Chrystel Cornelius is the President & CEO of the Oweesta Corporation, a national Native CDFI intermediary predominantly serving Native communities across the United States, Alaska, and Hawaii. Ms. Cornelius has worked with Native communities for most of her professional career, with more than 23 years of experience working in the Native economic development field. She is an enrolled member of the Oneida Nation of Wisconsin and a member of the Turtle Mountain Band of Chippewa Indians located in North Dakota. Ms. Cornelius has dedicated her career to capitalizing Native communities upholding tribal sovereignty and self-determination measures through the issuance of capital and organizational capacity building efforts.
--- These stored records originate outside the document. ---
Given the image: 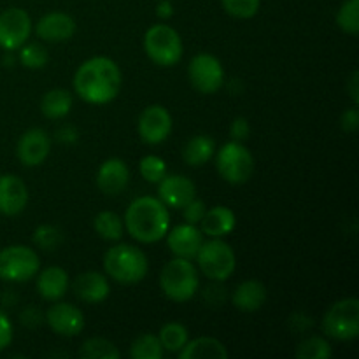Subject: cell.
<instances>
[{
	"instance_id": "30bf717a",
	"label": "cell",
	"mask_w": 359,
	"mask_h": 359,
	"mask_svg": "<svg viewBox=\"0 0 359 359\" xmlns=\"http://www.w3.org/2000/svg\"><path fill=\"white\" fill-rule=\"evenodd\" d=\"M188 76L193 88L203 95L219 91L224 84V69L219 60L209 53H200L189 62Z\"/></svg>"
},
{
	"instance_id": "cb8c5ba5",
	"label": "cell",
	"mask_w": 359,
	"mask_h": 359,
	"mask_svg": "<svg viewBox=\"0 0 359 359\" xmlns=\"http://www.w3.org/2000/svg\"><path fill=\"white\" fill-rule=\"evenodd\" d=\"M181 359H226L228 351L223 342L212 337H200V339L186 342V346L179 351Z\"/></svg>"
},
{
	"instance_id": "ba28073f",
	"label": "cell",
	"mask_w": 359,
	"mask_h": 359,
	"mask_svg": "<svg viewBox=\"0 0 359 359\" xmlns=\"http://www.w3.org/2000/svg\"><path fill=\"white\" fill-rule=\"evenodd\" d=\"M323 330L328 337L349 342L359 335V300L344 298L333 304L323 318Z\"/></svg>"
},
{
	"instance_id": "4fadbf2b",
	"label": "cell",
	"mask_w": 359,
	"mask_h": 359,
	"mask_svg": "<svg viewBox=\"0 0 359 359\" xmlns=\"http://www.w3.org/2000/svg\"><path fill=\"white\" fill-rule=\"evenodd\" d=\"M46 321L49 328L60 337H77L84 330V316L79 311V307L72 304H58L51 305L49 311L46 312Z\"/></svg>"
},
{
	"instance_id": "9c48e42d",
	"label": "cell",
	"mask_w": 359,
	"mask_h": 359,
	"mask_svg": "<svg viewBox=\"0 0 359 359\" xmlns=\"http://www.w3.org/2000/svg\"><path fill=\"white\" fill-rule=\"evenodd\" d=\"M41 269L39 255L27 245H9L0 251V279L7 283H27Z\"/></svg>"
},
{
	"instance_id": "4316f807",
	"label": "cell",
	"mask_w": 359,
	"mask_h": 359,
	"mask_svg": "<svg viewBox=\"0 0 359 359\" xmlns=\"http://www.w3.org/2000/svg\"><path fill=\"white\" fill-rule=\"evenodd\" d=\"M95 231L98 233V237L104 238L109 242H118L123 237V221L121 217L116 212L111 210H104V212L97 214L93 221Z\"/></svg>"
},
{
	"instance_id": "5b68a950",
	"label": "cell",
	"mask_w": 359,
	"mask_h": 359,
	"mask_svg": "<svg viewBox=\"0 0 359 359\" xmlns=\"http://www.w3.org/2000/svg\"><path fill=\"white\" fill-rule=\"evenodd\" d=\"M144 51L156 65L172 67L181 62L184 46L177 30L160 23L153 25L144 35Z\"/></svg>"
},
{
	"instance_id": "7a4b0ae2",
	"label": "cell",
	"mask_w": 359,
	"mask_h": 359,
	"mask_svg": "<svg viewBox=\"0 0 359 359\" xmlns=\"http://www.w3.org/2000/svg\"><path fill=\"white\" fill-rule=\"evenodd\" d=\"M125 226L140 244L160 242L170 228L168 207L154 196H139L126 209Z\"/></svg>"
},
{
	"instance_id": "83f0119b",
	"label": "cell",
	"mask_w": 359,
	"mask_h": 359,
	"mask_svg": "<svg viewBox=\"0 0 359 359\" xmlns=\"http://www.w3.org/2000/svg\"><path fill=\"white\" fill-rule=\"evenodd\" d=\"M158 339H160L163 351L179 353L188 342V330L181 323H167L165 326H161Z\"/></svg>"
},
{
	"instance_id": "ab89813d",
	"label": "cell",
	"mask_w": 359,
	"mask_h": 359,
	"mask_svg": "<svg viewBox=\"0 0 359 359\" xmlns=\"http://www.w3.org/2000/svg\"><path fill=\"white\" fill-rule=\"evenodd\" d=\"M340 125H342L344 132H356L359 126V111L356 107L349 109L340 118Z\"/></svg>"
},
{
	"instance_id": "b9f144b4",
	"label": "cell",
	"mask_w": 359,
	"mask_h": 359,
	"mask_svg": "<svg viewBox=\"0 0 359 359\" xmlns=\"http://www.w3.org/2000/svg\"><path fill=\"white\" fill-rule=\"evenodd\" d=\"M56 139H58L60 142L74 144L77 139H79V133H77V130L74 128V126L65 125V126H62L58 132H56Z\"/></svg>"
},
{
	"instance_id": "f35d334b",
	"label": "cell",
	"mask_w": 359,
	"mask_h": 359,
	"mask_svg": "<svg viewBox=\"0 0 359 359\" xmlns=\"http://www.w3.org/2000/svg\"><path fill=\"white\" fill-rule=\"evenodd\" d=\"M13 337H14L13 323H11V319L0 311V351L7 349V347L11 346Z\"/></svg>"
},
{
	"instance_id": "ac0fdd59",
	"label": "cell",
	"mask_w": 359,
	"mask_h": 359,
	"mask_svg": "<svg viewBox=\"0 0 359 359\" xmlns=\"http://www.w3.org/2000/svg\"><path fill=\"white\" fill-rule=\"evenodd\" d=\"M128 181V165L123 160H119V158H109V160H105L97 172V186L104 195H119V193H123L126 189Z\"/></svg>"
},
{
	"instance_id": "d6986e66",
	"label": "cell",
	"mask_w": 359,
	"mask_h": 359,
	"mask_svg": "<svg viewBox=\"0 0 359 359\" xmlns=\"http://www.w3.org/2000/svg\"><path fill=\"white\" fill-rule=\"evenodd\" d=\"M74 294L86 304H102L111 293V286L104 273L83 272L72 283Z\"/></svg>"
},
{
	"instance_id": "d590c367",
	"label": "cell",
	"mask_w": 359,
	"mask_h": 359,
	"mask_svg": "<svg viewBox=\"0 0 359 359\" xmlns=\"http://www.w3.org/2000/svg\"><path fill=\"white\" fill-rule=\"evenodd\" d=\"M221 2H223L224 11L238 20H249L256 16L262 6V0H221Z\"/></svg>"
},
{
	"instance_id": "ee69618b",
	"label": "cell",
	"mask_w": 359,
	"mask_h": 359,
	"mask_svg": "<svg viewBox=\"0 0 359 359\" xmlns=\"http://www.w3.org/2000/svg\"><path fill=\"white\" fill-rule=\"evenodd\" d=\"M347 90H349V95L351 98H353L354 105L359 104V72L358 70H354L353 74H351V79L349 83H347Z\"/></svg>"
},
{
	"instance_id": "e0dca14e",
	"label": "cell",
	"mask_w": 359,
	"mask_h": 359,
	"mask_svg": "<svg viewBox=\"0 0 359 359\" xmlns=\"http://www.w3.org/2000/svg\"><path fill=\"white\" fill-rule=\"evenodd\" d=\"M28 203V188L18 175H0V212L4 216H18Z\"/></svg>"
},
{
	"instance_id": "d4e9b609",
	"label": "cell",
	"mask_w": 359,
	"mask_h": 359,
	"mask_svg": "<svg viewBox=\"0 0 359 359\" xmlns=\"http://www.w3.org/2000/svg\"><path fill=\"white\" fill-rule=\"evenodd\" d=\"M216 153V142L207 135H196L186 142L182 158L189 167H202Z\"/></svg>"
},
{
	"instance_id": "484cf974",
	"label": "cell",
	"mask_w": 359,
	"mask_h": 359,
	"mask_svg": "<svg viewBox=\"0 0 359 359\" xmlns=\"http://www.w3.org/2000/svg\"><path fill=\"white\" fill-rule=\"evenodd\" d=\"M72 95L67 90L56 88V90L48 91L42 97L41 111L48 119H62L69 114L70 109H72Z\"/></svg>"
},
{
	"instance_id": "74e56055",
	"label": "cell",
	"mask_w": 359,
	"mask_h": 359,
	"mask_svg": "<svg viewBox=\"0 0 359 359\" xmlns=\"http://www.w3.org/2000/svg\"><path fill=\"white\" fill-rule=\"evenodd\" d=\"M249 133H251V126L245 118H235L230 125V135L231 139L237 140V142H244L245 139H249Z\"/></svg>"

Chrystel Cornelius is a founding steering committee member and previously held the position as the Board Secretary for the Native CDFI Network (NCN). Ms. Cornelius is also a former board member of Opportunity Finance Network (OFN), is a current board member of the Community Reinvestment Fund (CRF) and holds the position of Board Chair for the Red Feather Development Group. Ms. Chrystel Cornelius attained a bachelor’s degree in Business Management from the University of Mary in Bismarck, North Dakota.
Skya Ducheneaux, an enrolled member of the Cheyenne River Sioux Tribe, spent the first 18 years of her life on a cattle ranch on the CRST Reservation in South Dakota and has a Bachelor’s and Master’s Degree in Business Administration. Previously, Skya worked for the Intertribal Agriculture Council; first as an intern and most recently as a Project Coordinator, where she was introduced to the Native Community Development Financial Institution world (Native CDFI). Skya worked diligently to create the first national Native CDFI dedicated to Indian agriculture, Akiptan, which launched in 2019. Today, she is the Executive Director of Akiptan and remains connected to agriculture, just from the other side of the table.